Bloomberg today published a video report on the Lucasfilm Ltd. vs. Andrew Ainsworth dispute. After Ainsworth prevailed in the UK Court of Appeals in late 2009, the case was argued before the UK Supreme Court in early March. Mr. Ainsworth features prominently while giving a tour of his studio; Lucasfilm is represented by a two sentence written statement. While the short broadcast captures an interesting mainstream media perspective of the case, it lacks a substantive review of the two specific legal issues under consideration in the pending UK Supreme Court decision, noting that “the legal arguments are detailed and complex“.

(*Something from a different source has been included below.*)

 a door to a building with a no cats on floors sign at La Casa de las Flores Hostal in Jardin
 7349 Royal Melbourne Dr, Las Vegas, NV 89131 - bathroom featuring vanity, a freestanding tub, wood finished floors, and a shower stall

The full video can be viewed directly at www.bloomberg.com or in the player below:
Bloomberg’s Louise Beale reports that “Ainsworth sells his stomtrooper suits for up to £1500 each, but claims that this battle is not about the money“.
In the segment, Ainsworth states:
All I want is the principal of being able to make what I create myself. There shouldn’t be anybody in this world to be able to stop you being creative, or use your hands or your knowledge to do what you do for a living.
While there is ongoing debate over who contributed to the creation of the iconic stormtrooper character and how they did so – from two to three dimensional designs, to “prototypes”, to various sculpts and original sculpting, etc. – there is no disputing that Mr. Ainsworth produced the final, actual stormtrooper props/costumes worn in Star Wars: A New Hope. Mr. Ainsworth also offers for sale on his website replica stormtrooper blaster props, which is a prop which he did not himself create, nor contribute to the original design or manufacture for the film (see Shepperton Design Studios Expands Line of “Post Lawsuit” Unlicensed Replica Star Wars Props).
The statement below was provided to Bloomberg by Lucasfilm:
The imaginative characters, props, costumes, and other visual assets that go into making a film are the creative works of artists in the U.K. and worldwide. These works of art should receive the full protection of U.K. copyright law, just as they do in the rest of the world. The U.K. should not allow itself to become a safe haven for piracy.
Beale closes stating that “with many film studios relying on film merchandising to make money, it won’t just be George Lucas interested in the outcome of this case“.